*** Opening of PASSAGE ***

I grew up in the Bay Area but there's a snowball's chance in hell I could ever
go back due to what it costs to live there...just to rent a bedroom from some
homeowner would cost more than the two bedroom apartment I currently live in.

------
dunpeal
This article is terrible:

> Tech companies are spending a large portion of their capital toward paying a
> limited number of research and development staff to design new products and
> software, but not toward maintenance and service staff like factory and
> maintenance workers

The entire article and everyone it quotes then proceed to argue that this
wealth should be redistributed downwards.

This is not just unfair - it will also never work. Because some roles (like
"low-skilled maintenance and factory work") have far more candidates than
openings, while other roles (like high-skilled engineering) have the opposite
supply/demand curve.

Now, suppose every single company starts artificially inflating the wages of
low-skilled roles, and suppressing the wages for high-skilled roles, to keep
everyone "equal" just like this article suggests. What will happen?

*** Close of PASSAGE ***
*** Opening of RECORDS SUPPLIED ***

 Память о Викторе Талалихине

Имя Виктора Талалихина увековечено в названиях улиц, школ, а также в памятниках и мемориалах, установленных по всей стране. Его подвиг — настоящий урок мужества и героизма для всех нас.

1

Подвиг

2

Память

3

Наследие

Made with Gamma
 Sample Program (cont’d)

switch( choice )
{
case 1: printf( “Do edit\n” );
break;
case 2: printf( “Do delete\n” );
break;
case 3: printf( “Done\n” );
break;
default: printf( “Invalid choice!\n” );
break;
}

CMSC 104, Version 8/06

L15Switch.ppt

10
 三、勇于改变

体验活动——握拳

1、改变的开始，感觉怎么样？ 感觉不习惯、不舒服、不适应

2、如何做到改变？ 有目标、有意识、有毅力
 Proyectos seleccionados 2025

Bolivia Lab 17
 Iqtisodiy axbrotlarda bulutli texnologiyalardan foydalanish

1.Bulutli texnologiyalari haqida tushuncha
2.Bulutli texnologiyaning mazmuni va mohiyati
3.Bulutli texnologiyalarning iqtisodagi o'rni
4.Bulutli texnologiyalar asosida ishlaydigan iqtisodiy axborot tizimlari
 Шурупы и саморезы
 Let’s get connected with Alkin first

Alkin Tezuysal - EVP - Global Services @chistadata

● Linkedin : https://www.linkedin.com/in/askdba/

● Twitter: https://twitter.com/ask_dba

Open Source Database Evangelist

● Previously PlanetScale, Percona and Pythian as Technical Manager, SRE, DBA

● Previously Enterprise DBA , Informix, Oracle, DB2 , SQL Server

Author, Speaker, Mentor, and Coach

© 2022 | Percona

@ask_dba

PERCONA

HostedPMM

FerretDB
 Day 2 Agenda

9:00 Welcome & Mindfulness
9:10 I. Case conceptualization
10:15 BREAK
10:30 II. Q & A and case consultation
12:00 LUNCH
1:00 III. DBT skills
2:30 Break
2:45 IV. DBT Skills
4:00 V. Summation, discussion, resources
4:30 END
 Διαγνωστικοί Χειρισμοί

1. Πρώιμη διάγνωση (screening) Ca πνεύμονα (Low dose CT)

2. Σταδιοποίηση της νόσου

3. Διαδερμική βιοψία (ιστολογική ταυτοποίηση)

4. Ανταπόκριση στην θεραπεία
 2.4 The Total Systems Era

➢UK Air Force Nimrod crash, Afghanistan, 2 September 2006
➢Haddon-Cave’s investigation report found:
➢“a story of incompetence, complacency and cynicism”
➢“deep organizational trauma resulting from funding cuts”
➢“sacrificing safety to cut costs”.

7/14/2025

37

*** Close of RECORDS SUPPLIED ***

- [INSTRUCTIONS]:
(a) In the tech wage thread, which roles does the commenter say have far more candidates than openings?
(b) Carry on the tech wage thread from its final sentence.
The entries are separate material, distinct from the tech wage thread.

- [RESULTS OF THE EXERCISE]:
(a) Low-skilled maintenance and factory work.

(b)
Nobody will invest the huge amount of time and effort required to become
engineers, since that investment won't pay off. Why waste 4 expensive years in
college, if I can get the same pay as a janitor, straight out of highschool
and without the student debt?

All tech companies will become desperately starved for high-skilled talent.
Eventually, one of these companies will realize it can fill its many vacancies
by decreasing the wages for the low-skilled work (with huge surplus of
candidates, it will still have plenty to choose from) and increasing the wages
for high-skilled work, where candidates are scarce. This company will fill all
its openings, poach the best engineers, increase its profits, and destroy its
competition. At that point, all other companies will have to increase high-
skilled pay to match... And we'll be back where we are right now.

In fact, that's how we got here in the first place.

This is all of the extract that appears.